André Villas-Boas, atual presidente do FC Porto, esteve esta segunda-feira no Palácio da Justiça do Porto para responder em tribunal sobre um processo em que a intermediária LiveSoccer reclama três milhões de euros pela transferência de Otávio para o Al-Nassr. O contrato, assinado durante a direção de Pinto da Costa, motivou a queixa, com a empresa a alegar direito a essa verba mesmo sem obrigatoriedade de intervenção no negócio.
Villas-Boas foi questionado pelo advogado da LiveSoccer e procurou clarificar a posição do clube. “Na ótica do FC Porto, os valores estão pagos”, resumiu o presidente, que considera não haver “mais a debater” nesta matéria. Reconheceu, no entanto, que a política de transferências do clube mudou significativamente desde que assumiu a presidência em maio de 2024. De acordo com o dirigente, o clube enfrentava “muitas ações” e “problemas de tesouraria” à altura, factos que foram explorados numa auditoria forense à gestão anterior.

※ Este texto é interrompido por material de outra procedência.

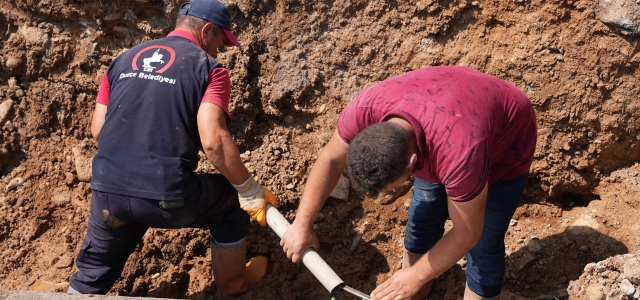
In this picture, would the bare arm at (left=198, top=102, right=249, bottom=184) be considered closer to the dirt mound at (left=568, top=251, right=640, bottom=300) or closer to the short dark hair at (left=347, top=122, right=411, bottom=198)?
the short dark hair at (left=347, top=122, right=411, bottom=198)

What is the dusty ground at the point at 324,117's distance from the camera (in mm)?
3328

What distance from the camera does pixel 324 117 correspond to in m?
3.70

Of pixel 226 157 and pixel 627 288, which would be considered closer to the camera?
pixel 627 288

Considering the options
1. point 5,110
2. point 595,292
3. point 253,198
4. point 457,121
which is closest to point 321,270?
point 253,198

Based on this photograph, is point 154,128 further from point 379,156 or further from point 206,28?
point 379,156

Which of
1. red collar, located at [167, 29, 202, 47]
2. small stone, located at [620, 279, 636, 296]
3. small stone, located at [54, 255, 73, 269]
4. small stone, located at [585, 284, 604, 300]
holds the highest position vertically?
red collar, located at [167, 29, 202, 47]

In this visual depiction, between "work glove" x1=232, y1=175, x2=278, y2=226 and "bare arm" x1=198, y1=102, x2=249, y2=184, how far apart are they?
0.43ft

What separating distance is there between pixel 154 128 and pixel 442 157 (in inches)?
52.6

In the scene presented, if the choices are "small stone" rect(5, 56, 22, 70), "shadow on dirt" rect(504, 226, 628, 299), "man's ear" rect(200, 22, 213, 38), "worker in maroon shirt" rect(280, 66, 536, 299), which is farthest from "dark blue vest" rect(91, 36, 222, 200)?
"shadow on dirt" rect(504, 226, 628, 299)

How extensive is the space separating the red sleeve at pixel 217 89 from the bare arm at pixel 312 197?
22.4 inches

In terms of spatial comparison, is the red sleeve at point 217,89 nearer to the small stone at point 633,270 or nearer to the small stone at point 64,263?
the small stone at point 64,263

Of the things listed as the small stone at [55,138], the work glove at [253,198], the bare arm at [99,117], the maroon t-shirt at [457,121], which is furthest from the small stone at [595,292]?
the small stone at [55,138]

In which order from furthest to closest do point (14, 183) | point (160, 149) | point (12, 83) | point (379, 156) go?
1. point (12, 83)
2. point (14, 183)
3. point (160, 149)
4. point (379, 156)

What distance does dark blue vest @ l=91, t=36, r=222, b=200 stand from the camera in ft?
8.75
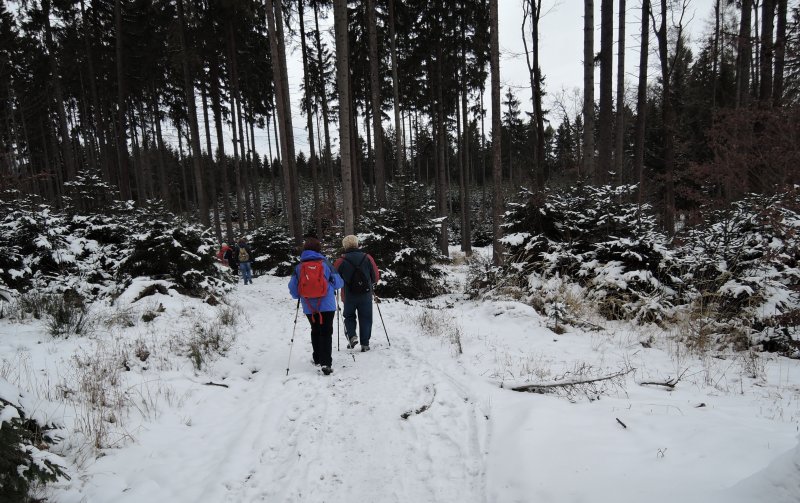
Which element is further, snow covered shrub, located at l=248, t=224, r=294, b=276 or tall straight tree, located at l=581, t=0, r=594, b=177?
snow covered shrub, located at l=248, t=224, r=294, b=276

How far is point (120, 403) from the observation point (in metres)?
3.63

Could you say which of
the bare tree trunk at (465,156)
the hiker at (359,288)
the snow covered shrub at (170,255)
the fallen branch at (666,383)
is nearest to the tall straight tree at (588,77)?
the bare tree trunk at (465,156)

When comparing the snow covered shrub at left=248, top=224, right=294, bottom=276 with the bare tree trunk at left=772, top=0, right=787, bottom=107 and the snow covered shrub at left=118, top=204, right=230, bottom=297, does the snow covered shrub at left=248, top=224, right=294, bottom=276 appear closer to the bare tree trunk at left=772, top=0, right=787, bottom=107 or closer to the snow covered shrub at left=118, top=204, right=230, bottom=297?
the snow covered shrub at left=118, top=204, right=230, bottom=297

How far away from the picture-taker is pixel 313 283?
5293 millimetres

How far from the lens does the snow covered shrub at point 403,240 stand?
1073cm

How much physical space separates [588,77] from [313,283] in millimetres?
11758

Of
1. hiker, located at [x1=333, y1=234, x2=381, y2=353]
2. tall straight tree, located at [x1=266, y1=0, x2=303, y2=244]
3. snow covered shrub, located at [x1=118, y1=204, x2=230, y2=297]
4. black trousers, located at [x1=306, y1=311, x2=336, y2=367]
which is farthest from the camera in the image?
tall straight tree, located at [x1=266, y1=0, x2=303, y2=244]

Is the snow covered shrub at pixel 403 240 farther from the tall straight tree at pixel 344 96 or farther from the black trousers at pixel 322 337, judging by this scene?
the black trousers at pixel 322 337

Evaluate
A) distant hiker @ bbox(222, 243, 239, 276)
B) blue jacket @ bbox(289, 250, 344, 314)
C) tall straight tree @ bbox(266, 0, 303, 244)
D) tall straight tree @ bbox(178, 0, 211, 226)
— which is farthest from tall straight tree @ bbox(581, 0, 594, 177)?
tall straight tree @ bbox(178, 0, 211, 226)

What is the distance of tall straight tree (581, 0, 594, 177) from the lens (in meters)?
11.6

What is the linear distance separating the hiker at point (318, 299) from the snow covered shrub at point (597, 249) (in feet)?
16.8

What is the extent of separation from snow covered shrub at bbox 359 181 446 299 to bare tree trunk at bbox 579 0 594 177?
5387 millimetres

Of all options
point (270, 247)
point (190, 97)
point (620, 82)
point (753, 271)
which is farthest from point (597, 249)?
point (190, 97)

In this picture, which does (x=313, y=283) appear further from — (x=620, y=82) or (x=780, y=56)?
(x=620, y=82)
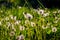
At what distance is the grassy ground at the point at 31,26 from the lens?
227 inches

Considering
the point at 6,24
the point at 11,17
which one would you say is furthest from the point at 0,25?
the point at 11,17

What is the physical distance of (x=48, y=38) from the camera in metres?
5.81

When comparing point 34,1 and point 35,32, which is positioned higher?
point 34,1

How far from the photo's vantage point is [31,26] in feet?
19.7

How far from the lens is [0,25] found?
20.0 feet

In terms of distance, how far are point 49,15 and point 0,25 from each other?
147 centimetres

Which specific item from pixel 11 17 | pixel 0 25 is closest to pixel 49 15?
pixel 11 17

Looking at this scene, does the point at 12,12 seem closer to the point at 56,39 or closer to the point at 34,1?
the point at 34,1

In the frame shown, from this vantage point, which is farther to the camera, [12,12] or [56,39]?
[12,12]

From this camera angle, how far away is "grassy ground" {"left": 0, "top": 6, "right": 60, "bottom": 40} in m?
5.77

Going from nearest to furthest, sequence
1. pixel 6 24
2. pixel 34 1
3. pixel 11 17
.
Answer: pixel 6 24, pixel 11 17, pixel 34 1

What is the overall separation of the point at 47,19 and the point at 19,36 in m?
1.10

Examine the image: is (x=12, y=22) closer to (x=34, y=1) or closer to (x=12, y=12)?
(x=12, y=12)

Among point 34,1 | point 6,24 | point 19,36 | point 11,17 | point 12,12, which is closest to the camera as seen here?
point 19,36
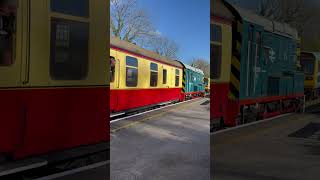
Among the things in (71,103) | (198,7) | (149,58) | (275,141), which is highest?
(198,7)

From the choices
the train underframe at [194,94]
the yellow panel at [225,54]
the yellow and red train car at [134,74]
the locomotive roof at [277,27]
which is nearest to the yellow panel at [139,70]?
the yellow and red train car at [134,74]

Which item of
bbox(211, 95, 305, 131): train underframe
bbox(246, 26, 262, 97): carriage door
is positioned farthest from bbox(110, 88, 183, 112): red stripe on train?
bbox(246, 26, 262, 97): carriage door

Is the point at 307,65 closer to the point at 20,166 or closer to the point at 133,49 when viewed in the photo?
the point at 133,49

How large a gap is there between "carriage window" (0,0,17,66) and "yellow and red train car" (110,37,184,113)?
325 mm

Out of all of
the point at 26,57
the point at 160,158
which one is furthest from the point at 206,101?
the point at 26,57

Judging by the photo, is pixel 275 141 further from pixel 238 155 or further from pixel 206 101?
pixel 206 101

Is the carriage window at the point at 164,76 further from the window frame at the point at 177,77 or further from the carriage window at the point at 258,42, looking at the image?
the carriage window at the point at 258,42

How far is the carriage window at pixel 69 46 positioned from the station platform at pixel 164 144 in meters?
0.23

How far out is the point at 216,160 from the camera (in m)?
2.76

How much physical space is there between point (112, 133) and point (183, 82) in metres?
0.33

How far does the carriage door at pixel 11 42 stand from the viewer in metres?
1.19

Desde a tomada de posse de André Villas-Boas, as comissões pagas pelo FC Porto em transferências diminuíram consideravelmente, inclusive em negócios de grande envergadura. O presidente portista exemplificou a nova abordagem, mencionando que “Já negociámos a 5% e tivemos a transferência do Evanilson com uma comissão de zero. E foi acima dos 40 milhões, já vamos em 45 milhões [pelo jogador]”. Muitas das questões apresentadas no tribunal referiam-se a um período em que Villas-Boas não estava no clube, o que o impedia de confirmar ou desmentir certos fatos. Ainda assim, o presidente garantiu ter total confiança na sua equipa e nas conclusões da auditoria forense.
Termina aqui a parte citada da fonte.